The base nobody bothered to cover
Anthony Volpe stepped in next.
The Yankees shortstop put the ball in play to the right side of the infield. A routine grounder. The kind of play professional defenses execute thousands of times a season without thinking about it.
Then the White Sox forgot to cover first base.
Martin did not break toward the bag in time. The first baseman ranged for the ball without holding the position. Volpe simply ran through an empty bag for a single. Escarra moved to third.
It was the kind of mistake that almost never shows up in a major league box score because most major league teams almost never make it. The Yankees suddenly had runners on the corners with no outs and a starter who had just unraveled mentally as much as physically.
The strikeout the robot took away
Ben Rice came up with the bases threatening to load.
Martin worked the count carefully and got Rice on what looked like a corner pitch for a called third strike. The Yankees designated hitter walked away from the box. The strikeout would have ended the rally with the damage still contained.
Then Rice tapped his helmet.
The automated ball-strike system, introduced full-time to Major League Baseball this season, allows hitters and pitchers a limited number of challenges per game. Rice used his on the most important pitch of his at-bat. The challenge was upheld.
Strike three became ball four-in-waiting. The at-bat continued. Rice eventually drew the walk that loaded the bases for Cody Bellinger.
The White Sox had recorded zero hard-hit balls against them in the inning. They had a runner on third because of a check swing, a runner on second because of a missed first-base cover, and the bases loaded because a robot reversed a human call. Three moments. Zero damage at the plate. Maximum chaos on the basepaths.

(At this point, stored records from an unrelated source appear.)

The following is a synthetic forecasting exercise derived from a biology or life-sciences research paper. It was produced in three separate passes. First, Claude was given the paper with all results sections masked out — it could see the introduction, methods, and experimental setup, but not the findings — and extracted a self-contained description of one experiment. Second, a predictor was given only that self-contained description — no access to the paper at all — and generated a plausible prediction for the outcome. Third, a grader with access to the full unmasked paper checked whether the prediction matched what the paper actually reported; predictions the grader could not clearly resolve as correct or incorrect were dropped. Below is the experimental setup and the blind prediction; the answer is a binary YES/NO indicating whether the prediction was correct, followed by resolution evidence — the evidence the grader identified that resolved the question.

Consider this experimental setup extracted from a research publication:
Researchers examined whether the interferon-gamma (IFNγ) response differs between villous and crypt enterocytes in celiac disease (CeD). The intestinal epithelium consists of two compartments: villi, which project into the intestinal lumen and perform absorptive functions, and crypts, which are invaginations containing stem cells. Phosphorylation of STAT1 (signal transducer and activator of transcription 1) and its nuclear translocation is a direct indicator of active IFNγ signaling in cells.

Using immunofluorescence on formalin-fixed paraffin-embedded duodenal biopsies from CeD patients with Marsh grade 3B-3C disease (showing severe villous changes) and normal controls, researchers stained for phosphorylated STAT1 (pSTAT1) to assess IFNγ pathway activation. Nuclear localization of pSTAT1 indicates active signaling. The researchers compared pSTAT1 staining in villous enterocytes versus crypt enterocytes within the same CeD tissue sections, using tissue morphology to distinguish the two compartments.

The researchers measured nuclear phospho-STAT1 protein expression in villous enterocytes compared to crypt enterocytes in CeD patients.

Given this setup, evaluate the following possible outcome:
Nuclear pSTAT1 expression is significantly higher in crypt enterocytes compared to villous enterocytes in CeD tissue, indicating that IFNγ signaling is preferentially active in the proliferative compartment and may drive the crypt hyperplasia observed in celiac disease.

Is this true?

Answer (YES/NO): NO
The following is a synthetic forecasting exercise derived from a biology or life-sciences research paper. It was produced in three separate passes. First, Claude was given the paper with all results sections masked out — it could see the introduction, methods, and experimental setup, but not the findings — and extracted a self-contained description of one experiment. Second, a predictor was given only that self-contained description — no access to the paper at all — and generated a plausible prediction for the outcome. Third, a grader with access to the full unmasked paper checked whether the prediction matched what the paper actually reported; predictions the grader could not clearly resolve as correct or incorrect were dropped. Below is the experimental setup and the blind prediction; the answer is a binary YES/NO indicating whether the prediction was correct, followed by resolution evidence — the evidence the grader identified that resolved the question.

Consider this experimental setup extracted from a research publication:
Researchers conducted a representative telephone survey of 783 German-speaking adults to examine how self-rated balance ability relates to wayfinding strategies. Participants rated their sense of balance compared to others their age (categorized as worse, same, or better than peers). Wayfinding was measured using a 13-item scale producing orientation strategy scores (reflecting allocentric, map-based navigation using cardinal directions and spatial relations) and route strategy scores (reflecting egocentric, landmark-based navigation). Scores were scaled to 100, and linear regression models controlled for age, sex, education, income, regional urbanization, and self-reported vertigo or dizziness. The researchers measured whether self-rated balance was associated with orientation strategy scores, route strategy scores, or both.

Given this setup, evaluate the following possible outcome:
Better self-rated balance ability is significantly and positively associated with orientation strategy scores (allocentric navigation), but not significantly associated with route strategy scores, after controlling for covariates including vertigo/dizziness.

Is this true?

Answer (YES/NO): YES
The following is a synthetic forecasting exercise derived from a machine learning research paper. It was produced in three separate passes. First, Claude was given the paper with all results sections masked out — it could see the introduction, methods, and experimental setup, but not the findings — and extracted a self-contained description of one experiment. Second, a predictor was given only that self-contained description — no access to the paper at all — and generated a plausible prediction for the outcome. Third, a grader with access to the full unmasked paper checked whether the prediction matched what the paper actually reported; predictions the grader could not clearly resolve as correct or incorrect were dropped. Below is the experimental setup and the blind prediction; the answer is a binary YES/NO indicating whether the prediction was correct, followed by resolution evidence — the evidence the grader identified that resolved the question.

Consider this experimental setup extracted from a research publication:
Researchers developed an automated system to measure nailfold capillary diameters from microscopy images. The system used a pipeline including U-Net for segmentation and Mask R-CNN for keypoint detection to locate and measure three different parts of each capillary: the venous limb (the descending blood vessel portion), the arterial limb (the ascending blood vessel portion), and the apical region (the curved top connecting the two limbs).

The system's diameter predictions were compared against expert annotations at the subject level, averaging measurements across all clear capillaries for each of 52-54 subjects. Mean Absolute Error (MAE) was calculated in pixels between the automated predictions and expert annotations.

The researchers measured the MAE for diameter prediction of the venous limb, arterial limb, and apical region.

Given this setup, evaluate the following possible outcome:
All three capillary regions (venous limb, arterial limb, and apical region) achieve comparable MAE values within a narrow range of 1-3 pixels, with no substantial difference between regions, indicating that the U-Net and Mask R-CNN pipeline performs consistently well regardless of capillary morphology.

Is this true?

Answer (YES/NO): NO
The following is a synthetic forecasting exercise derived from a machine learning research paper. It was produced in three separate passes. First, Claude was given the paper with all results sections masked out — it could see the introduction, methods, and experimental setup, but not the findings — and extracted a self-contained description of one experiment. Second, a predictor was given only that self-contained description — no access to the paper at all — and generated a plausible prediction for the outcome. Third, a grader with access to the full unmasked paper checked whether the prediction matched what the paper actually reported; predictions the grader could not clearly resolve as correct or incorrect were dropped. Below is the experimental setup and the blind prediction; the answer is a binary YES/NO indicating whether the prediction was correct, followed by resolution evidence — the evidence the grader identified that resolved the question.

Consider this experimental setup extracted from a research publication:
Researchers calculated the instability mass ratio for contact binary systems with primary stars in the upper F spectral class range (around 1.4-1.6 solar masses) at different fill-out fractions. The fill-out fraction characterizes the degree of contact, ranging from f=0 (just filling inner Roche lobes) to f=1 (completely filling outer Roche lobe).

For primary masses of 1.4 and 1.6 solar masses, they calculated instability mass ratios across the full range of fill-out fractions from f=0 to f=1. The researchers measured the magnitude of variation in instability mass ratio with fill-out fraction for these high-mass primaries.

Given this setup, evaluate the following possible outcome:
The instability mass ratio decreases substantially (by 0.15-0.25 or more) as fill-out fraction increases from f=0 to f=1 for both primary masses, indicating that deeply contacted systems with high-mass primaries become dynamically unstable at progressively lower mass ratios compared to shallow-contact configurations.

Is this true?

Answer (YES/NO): NO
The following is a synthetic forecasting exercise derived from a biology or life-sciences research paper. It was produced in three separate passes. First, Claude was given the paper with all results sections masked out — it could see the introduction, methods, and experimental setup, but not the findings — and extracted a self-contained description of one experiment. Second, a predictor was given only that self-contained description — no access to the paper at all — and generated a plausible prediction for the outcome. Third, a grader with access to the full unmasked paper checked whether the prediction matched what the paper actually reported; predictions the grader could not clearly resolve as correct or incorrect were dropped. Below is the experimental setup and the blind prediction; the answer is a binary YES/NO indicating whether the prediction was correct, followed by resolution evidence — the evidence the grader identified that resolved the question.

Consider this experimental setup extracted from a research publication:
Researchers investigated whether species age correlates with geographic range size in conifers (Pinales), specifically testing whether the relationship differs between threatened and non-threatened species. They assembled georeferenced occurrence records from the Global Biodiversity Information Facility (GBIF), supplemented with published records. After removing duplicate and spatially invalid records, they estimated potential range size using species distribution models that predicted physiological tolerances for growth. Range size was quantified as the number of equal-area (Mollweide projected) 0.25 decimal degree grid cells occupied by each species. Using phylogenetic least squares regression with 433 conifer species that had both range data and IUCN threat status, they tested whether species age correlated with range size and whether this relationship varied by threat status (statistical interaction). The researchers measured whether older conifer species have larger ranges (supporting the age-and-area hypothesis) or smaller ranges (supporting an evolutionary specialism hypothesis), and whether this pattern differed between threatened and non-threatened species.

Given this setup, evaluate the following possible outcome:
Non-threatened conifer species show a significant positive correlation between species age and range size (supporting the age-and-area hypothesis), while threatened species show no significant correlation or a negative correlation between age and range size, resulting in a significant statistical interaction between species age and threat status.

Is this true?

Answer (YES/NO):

Bellinger lined the next clean swing of the inning into the outfield for a two-run single. Spencer Jones followed with a bases-loaded walk. Jose Caballero added a sacrifice fly that pushed the lead to 5-1.
Four runs. One real hit during the rally that scored runs. Three loose ends that the Yankees pulled all the way through.
What the inning did to Davis Martin
Martin entered Tuesday as one of the American League’s most quietly effective starters. He carried a 2.41 ERA through 13 outings. He had allowed three home runs all season.
The third inning did not damage him with home runs. It damaged him with everything that was not.
Martin entered the third inning with a 1-0 lead and a manageable workload. He left the third inning trailing 5-1, having thrown a heavy pitch count to escape a frame in which his defense and the umpiring system had both worked against him.
He never recovered emotionally. The unraveling that followed was the natural extension of the inning he had just lived through. Martin allowed nine total runs across just 3.1 innings before being pulled. His ERA climbed from 2.41 to 3.31 in a single Tuesday at Yankee Stadium.
The fourth inning would write the box score. The third inning had already written the result.

Why the weird inning was the real Yankees win
The Yankees have spent the past month learning to win without their stars. Judge has been out since May 31. Stanton has been out since April. Trent Grisham hurt his hamstring last week. The lineup that took the field Tuesday was missing nearly half of its Opening Day power production.
Tuesday showed the alternative path. Innings built on small contributions. Hits that should not happen. Strikeouts taken back. Defensive breakdowns punished without mercy.
Escarra’s check-swing double will be forgotten by Wednesday morning. Volpe’s grounder will live in nobody’s video clips. Rice’s ABS challenge will only register with the fans who saw it live. The home runs that came later in the night will dominate every recap.
But the Yankees won this game in the third inning. Everything after was scoreboard math, and the bizarre three stories from the third deserve to be remembered as the real reason a 12-2 final showed up on the board.